**WHAT TO PRODUCE:** Reproduce every one of the items below verbatim, line by line, without changing any wording, numbers, or punctuation.
— start —
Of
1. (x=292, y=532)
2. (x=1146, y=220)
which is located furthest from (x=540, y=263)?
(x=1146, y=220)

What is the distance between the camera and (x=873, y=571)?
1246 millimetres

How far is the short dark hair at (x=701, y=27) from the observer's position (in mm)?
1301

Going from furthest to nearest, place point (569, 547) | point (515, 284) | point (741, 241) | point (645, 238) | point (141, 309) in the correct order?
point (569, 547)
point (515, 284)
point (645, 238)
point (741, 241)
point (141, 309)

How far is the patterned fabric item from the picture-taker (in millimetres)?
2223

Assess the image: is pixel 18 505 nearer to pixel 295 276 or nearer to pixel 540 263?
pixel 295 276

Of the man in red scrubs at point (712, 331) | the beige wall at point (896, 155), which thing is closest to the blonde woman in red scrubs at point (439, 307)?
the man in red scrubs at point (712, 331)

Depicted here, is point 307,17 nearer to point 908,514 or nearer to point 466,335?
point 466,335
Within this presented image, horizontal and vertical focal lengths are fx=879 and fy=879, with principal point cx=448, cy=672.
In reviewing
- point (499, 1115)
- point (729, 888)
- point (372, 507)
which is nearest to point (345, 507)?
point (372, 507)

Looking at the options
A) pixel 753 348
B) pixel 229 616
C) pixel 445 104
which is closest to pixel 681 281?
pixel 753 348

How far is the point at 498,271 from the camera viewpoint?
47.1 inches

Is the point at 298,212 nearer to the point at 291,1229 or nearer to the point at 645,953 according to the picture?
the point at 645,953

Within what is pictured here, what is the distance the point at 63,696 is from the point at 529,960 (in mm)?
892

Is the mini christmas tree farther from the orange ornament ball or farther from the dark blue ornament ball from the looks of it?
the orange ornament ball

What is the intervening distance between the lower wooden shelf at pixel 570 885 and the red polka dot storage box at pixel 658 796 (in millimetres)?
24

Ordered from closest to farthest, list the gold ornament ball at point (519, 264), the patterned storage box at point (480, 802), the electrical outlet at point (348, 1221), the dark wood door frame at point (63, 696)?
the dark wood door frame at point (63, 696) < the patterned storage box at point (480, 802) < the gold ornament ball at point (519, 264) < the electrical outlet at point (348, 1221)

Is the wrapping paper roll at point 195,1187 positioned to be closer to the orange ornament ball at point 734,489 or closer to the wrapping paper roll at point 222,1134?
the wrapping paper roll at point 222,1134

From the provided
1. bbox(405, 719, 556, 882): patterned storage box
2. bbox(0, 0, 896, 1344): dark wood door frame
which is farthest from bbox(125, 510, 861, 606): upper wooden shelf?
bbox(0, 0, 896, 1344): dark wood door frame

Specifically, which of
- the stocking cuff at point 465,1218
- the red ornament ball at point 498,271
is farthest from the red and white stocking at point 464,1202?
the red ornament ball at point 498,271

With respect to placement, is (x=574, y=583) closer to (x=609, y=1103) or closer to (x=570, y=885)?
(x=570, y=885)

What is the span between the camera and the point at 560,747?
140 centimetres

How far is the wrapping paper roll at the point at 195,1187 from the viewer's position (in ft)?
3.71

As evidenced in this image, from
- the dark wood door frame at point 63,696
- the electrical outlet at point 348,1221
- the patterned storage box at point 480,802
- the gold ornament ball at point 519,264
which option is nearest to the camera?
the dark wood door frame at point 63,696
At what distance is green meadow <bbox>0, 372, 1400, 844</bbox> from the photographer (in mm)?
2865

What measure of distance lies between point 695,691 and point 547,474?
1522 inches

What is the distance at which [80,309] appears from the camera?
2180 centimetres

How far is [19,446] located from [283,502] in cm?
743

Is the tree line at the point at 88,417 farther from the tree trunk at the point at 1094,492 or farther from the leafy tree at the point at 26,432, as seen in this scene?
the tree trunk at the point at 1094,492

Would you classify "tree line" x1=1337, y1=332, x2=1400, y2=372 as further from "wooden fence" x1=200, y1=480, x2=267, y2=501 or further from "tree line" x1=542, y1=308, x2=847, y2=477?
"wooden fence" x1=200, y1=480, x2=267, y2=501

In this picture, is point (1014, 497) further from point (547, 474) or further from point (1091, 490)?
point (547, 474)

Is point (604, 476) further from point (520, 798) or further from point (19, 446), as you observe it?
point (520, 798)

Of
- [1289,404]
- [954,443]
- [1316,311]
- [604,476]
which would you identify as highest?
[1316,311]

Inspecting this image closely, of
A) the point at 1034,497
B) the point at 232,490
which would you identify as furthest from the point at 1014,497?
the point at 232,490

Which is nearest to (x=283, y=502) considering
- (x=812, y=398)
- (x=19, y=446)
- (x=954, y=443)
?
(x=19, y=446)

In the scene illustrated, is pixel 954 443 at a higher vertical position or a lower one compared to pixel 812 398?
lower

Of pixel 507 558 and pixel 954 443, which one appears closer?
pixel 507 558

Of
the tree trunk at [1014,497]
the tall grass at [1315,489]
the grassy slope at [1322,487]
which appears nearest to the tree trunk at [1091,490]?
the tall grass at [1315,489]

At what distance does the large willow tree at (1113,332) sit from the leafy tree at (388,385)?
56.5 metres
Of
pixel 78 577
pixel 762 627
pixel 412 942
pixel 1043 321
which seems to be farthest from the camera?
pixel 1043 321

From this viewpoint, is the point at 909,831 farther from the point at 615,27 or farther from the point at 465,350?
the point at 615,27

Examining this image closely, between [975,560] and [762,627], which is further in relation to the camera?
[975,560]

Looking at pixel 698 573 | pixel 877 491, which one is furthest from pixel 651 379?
— end —
**FINISHED EXERCISE:**
Of
1. (x=292, y=532)
2. (x=1146, y=220)
which is located furthest from (x=540, y=263)?
(x=1146, y=220)

What is the distance between the camera and (x=873, y=571)?
1246 millimetres

How far is the short dark hair at (x=701, y=27) from the observer's position (in mm)?
1301

Going from furthest to nearest, place point (569, 547) | point (515, 284) | point (741, 241) | point (645, 238) | point (141, 309) in the correct order?
point (569, 547)
point (515, 284)
point (645, 238)
point (741, 241)
point (141, 309)

How far is the patterned fabric item from the picture-taker (in millimetres)?
2223

Assess the image: is pixel 18 505 nearer to pixel 295 276 or nearer to pixel 540 263?
pixel 295 276

Of the man in red scrubs at point (712, 331) | the beige wall at point (896, 155), which thing is closest to the blonde woman in red scrubs at point (439, 307)?
the man in red scrubs at point (712, 331)

Depicted here, is point 307,17 nearer to point 908,514 or nearer to point 466,335?
point 466,335
Within this presented image, horizontal and vertical focal lengths are fx=879 and fy=879, with principal point cx=448, cy=672.
In reviewing
- point (499, 1115)
- point (729, 888)
- point (372, 507)
which is nearest to point (345, 507)?
point (372, 507)

Looking at the options
A) pixel 753 348
B) pixel 229 616
C) pixel 445 104
which is closest to pixel 681 281?
pixel 753 348

How far is the point at 498,271 from the camera viewpoint?
47.1 inches

Is the point at 298,212 nearer to the point at 291,1229 or nearer to the point at 645,953 according to the picture?
the point at 645,953

Within what is pictured here, what is the distance the point at 63,696 is from the point at 529,960 (in mm)?
892

Is the mini christmas tree farther from the orange ornament ball or farther from the dark blue ornament ball from the looks of it?
the orange ornament ball

What is the intervening distance between the lower wooden shelf at pixel 570 885 and the red polka dot storage box at pixel 658 796 (in millimetres)?
24

Ordered from closest to farthest, list the gold ornament ball at point (519, 264), the patterned storage box at point (480, 802), the electrical outlet at point (348, 1221), the dark wood door frame at point (63, 696)?
the dark wood door frame at point (63, 696) < the patterned storage box at point (480, 802) < the gold ornament ball at point (519, 264) < the electrical outlet at point (348, 1221)

Is the wrapping paper roll at point 195,1187 positioned to be closer to the orange ornament ball at point 734,489 or closer to the wrapping paper roll at point 222,1134?
the wrapping paper roll at point 222,1134

From the provided
1. bbox(405, 719, 556, 882): patterned storage box
2. bbox(0, 0, 896, 1344): dark wood door frame
which is farthest from bbox(125, 510, 861, 606): upper wooden shelf?
bbox(0, 0, 896, 1344): dark wood door frame

Specifically, which of
- the stocking cuff at point 465,1218
- the red ornament ball at point 498,271
is farthest from the red and white stocking at point 464,1202?
the red ornament ball at point 498,271

With respect to placement, is (x=574, y=583) closer to (x=609, y=1103) or closer to (x=570, y=885)?
(x=570, y=885)

What is the span between the camera and the point at 560,747?
140 centimetres

How far is the wrapping paper roll at the point at 195,1187 from the viewer's position (in ft)?
3.71

As evidenced in this image, from
- the dark wood door frame at point 63,696
- the electrical outlet at point 348,1221
- the patterned storage box at point 480,802
- the gold ornament ball at point 519,264
which option is nearest to the camera?
the dark wood door frame at point 63,696
At what distance is green meadow <bbox>0, 372, 1400, 844</bbox> from the photographer (in mm)?
2865

What measure of distance lies between point 695,691 and point 547,474?
1522 inches

What is the distance at which [80,309] appears from the camera?
2180 centimetres

How far is [19,446] located from [283,502] in cm?
743

Is the tree line at the point at 88,417 farther from the tree trunk at the point at 1094,492 or farther from the leafy tree at the point at 26,432, as seen in this scene?
the tree trunk at the point at 1094,492

Would you classify "tree line" x1=1337, y1=332, x2=1400, y2=372 as further from "wooden fence" x1=200, y1=480, x2=267, y2=501 or further from "tree line" x1=542, y1=308, x2=847, y2=477?
"wooden fence" x1=200, y1=480, x2=267, y2=501

In this picture, is point (1014, 497) further from point (547, 474) or further from point (1091, 490)?
point (547, 474)

Is point (604, 476) further from point (520, 798) or further from point (19, 446), as you observe it?
point (520, 798)

Of
- [1289,404]
- [954,443]
- [1316,311]
- [604,476]
which would you identify as highest?
[1316,311]

Inspecting this image closely, of
A) the point at 1034,497
B) the point at 232,490
which would you identify as furthest from the point at 1014,497?
the point at 232,490

Which is nearest to (x=283, y=502) considering
- (x=812, y=398)
- (x=19, y=446)
- (x=954, y=443)
?
(x=19, y=446)

In the scene illustrated, is pixel 954 443 at a higher vertical position or a lower one compared to pixel 812 398?
lower

Of pixel 507 558 and pixel 954 443, which one appears closer?
pixel 507 558

Of
the tree trunk at [1014,497]
the tall grass at [1315,489]
the grassy slope at [1322,487]
which appears nearest to the tree trunk at [1091,490]?
the tall grass at [1315,489]

At what distance does the large willow tree at (1113,332) sit from the leafy tree at (388,385)?
56.5 metres
Of
pixel 78 577
pixel 762 627
pixel 412 942
pixel 1043 321
which seems to be farthest from the camera?
pixel 1043 321

From this viewpoint, is the point at 909,831 farther from the point at 615,27 or farther from the point at 465,350?
the point at 615,27

Examining this image closely, between [975,560] and [762,627], which is further in relation to the camera?
[975,560]

Looking at pixel 698 573 | pixel 877 491, which one is furthest from pixel 651 379?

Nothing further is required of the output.